Hot summer weather makes us more aware of the need to keep ourselves and our kids hydrated, but our furry companions are often overlooked. Dehydration is a serious risk to your pet’s health and can result in organ damage or even death. Since our pets can’t talk to us (as much as we wish they could and may pretend they do) the only thing we can do is be aware of the signs of dehydration and do our best to prevent it.
Signs of dehydration in dogs & cats
- Sunken eyes
- Vomiting or diarrhea
- Loss of appetite
- Loss of skin elasticity
Dehydration in cats is most commonly a sign of a more significant health problem like kidney, heart or liver problems. Since they do not typically go for walks, hikes, play fetch and whatnot, they are not usually at risk for heat stroke. Yet, if your cat gets trapped in a part of your home or car that is not temperature controlled this can be deadly.
If you notice your cat is more lazy than usual (I mean, we are talking about cats here), you may want to try putting him or her in a cool, dark room with fresh water at their disposal. This can reduce their stress level and encourage them to rehydrate themselves based on their instinctive needs.
If your cat has been refusing to eat or vomiting frequently, has skin “tenting,” or their gums are dry and tacky, you should take action immediately. Call your veterinarian to discuss the symptoms and decide if you should seek emergency care.
While dehydration in dogs, like cats, can be a sign of acute illness, they are also prone to overexertion and heatstroke in the hot summer months. More active dogs run a higher risk, as long walks, hikes, or hours playing outside can lead to overheating and a loss of electrolytes just like in humans.

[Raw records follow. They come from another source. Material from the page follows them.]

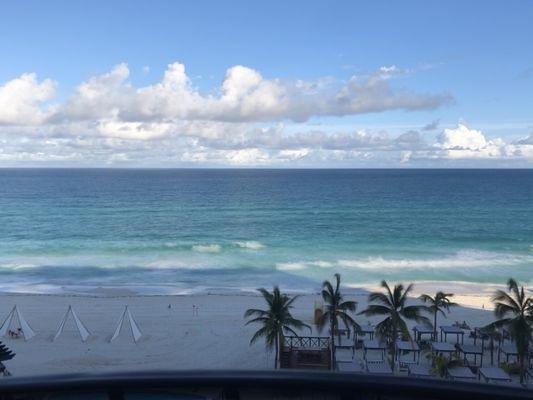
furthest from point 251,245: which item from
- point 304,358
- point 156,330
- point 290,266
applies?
point 304,358

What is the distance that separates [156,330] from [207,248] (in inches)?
941

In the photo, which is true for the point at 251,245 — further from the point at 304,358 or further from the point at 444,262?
the point at 304,358

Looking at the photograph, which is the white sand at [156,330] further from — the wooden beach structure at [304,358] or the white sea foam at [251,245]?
the white sea foam at [251,245]

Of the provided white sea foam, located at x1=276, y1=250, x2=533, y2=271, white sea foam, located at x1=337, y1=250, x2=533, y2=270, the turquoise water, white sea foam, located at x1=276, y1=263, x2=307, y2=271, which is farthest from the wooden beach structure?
white sea foam, located at x1=337, y1=250, x2=533, y2=270

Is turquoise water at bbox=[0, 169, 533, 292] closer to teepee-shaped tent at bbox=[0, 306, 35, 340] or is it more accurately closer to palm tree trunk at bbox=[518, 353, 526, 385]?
teepee-shaped tent at bbox=[0, 306, 35, 340]

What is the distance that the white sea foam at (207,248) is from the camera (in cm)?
4869

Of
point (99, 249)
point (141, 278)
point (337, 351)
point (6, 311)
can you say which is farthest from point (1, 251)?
point (337, 351)

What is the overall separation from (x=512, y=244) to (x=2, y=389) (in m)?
56.9

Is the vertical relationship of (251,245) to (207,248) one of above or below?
above

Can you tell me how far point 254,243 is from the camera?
2076 inches

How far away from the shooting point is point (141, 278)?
38.5 meters

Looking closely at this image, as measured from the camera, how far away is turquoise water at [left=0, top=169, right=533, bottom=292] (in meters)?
38.9

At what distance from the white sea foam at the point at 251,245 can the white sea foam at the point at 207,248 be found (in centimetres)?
250

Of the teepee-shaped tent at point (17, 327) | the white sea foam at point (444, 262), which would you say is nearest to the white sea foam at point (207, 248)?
the white sea foam at point (444, 262)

Be sure to avoid walks during peak sun hours, instead try early morning or early evening when the sun is less intense, and if you’re outdoors for a long time just make sure to have water with you. They make collapsable bowls, which are easy for travel, or hydration back packs so your dog can carry their own water.
And while you can give your dog pediatric electrolyte fluids in a pinch, there are great rehydration electrolyte “doggie drinks” available now which are formulated to a dog’s particular physical needs.
You need to be proactive, though. Many dogs will not signal if they are overheating or becoming dehydrated while out doing something ridiculously fun like racing through the dog park or hiking the local trail, so be prepared and do your best to prevent dehydration before it happens.
Of course, if you notice any signs like excessive panting, vomiting or lethargy be sure to contact your veterinarian and get an expert opinion to assess your dog’s health.